Set exercise
Copy the lines of the listing below word for word. Begin at the line that contains "From the list" and stop after the line that contains "228 millimetres".

Saved entries:
((

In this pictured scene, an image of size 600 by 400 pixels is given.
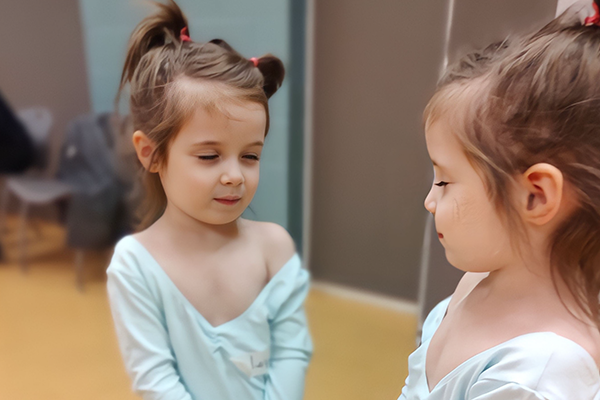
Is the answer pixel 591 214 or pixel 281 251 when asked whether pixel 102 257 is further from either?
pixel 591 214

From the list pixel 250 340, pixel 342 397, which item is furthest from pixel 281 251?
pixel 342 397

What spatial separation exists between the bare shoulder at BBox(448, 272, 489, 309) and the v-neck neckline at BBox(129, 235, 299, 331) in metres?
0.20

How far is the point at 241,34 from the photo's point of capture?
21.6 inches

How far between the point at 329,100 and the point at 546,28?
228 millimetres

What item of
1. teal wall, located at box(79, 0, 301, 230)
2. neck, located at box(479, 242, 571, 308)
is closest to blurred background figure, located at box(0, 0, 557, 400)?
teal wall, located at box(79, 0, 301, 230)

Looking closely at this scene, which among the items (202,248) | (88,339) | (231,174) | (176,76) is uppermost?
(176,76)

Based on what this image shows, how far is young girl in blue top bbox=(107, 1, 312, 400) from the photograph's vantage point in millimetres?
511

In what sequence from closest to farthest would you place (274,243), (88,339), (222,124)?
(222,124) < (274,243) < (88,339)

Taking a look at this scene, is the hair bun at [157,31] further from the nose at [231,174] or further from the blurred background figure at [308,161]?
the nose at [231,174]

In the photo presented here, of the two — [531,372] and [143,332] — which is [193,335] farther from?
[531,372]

))
((

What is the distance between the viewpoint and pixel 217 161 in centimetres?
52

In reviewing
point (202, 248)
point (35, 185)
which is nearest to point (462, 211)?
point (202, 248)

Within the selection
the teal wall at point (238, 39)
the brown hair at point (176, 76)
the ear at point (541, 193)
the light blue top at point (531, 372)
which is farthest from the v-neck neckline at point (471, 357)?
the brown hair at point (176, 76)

))
((

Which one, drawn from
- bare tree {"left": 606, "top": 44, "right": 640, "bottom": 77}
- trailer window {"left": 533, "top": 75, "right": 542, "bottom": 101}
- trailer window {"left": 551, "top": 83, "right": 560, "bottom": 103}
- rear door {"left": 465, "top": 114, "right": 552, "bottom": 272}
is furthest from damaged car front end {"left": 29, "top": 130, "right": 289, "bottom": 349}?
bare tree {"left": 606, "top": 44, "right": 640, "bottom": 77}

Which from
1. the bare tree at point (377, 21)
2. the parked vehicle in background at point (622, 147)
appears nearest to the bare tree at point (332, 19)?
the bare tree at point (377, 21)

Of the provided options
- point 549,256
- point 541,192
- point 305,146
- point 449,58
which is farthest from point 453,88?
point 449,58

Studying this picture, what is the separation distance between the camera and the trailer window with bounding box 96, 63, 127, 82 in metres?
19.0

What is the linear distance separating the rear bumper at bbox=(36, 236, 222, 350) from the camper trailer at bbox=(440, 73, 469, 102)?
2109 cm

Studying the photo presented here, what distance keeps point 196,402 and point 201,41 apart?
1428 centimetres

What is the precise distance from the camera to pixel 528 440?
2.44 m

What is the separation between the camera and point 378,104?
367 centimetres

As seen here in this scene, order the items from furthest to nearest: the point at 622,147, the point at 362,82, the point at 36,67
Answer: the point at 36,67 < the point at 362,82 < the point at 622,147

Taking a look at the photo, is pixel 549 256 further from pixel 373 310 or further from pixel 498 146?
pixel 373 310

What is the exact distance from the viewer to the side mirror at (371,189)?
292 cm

))

Response to the task
From the list pixel 250 340, pixel 342 397, which item is furthest from pixel 281 251?
pixel 342 397

What spatial separation exists between the bare shoulder at BBox(448, 272, 489, 309) and the v-neck neckline at BBox(129, 235, 299, 331) in metres?
0.20

How far is the point at 241,34 from the photo's point of capture?
21.6 inches

How far between the point at 329,100 and the point at 546,28?
228 millimetres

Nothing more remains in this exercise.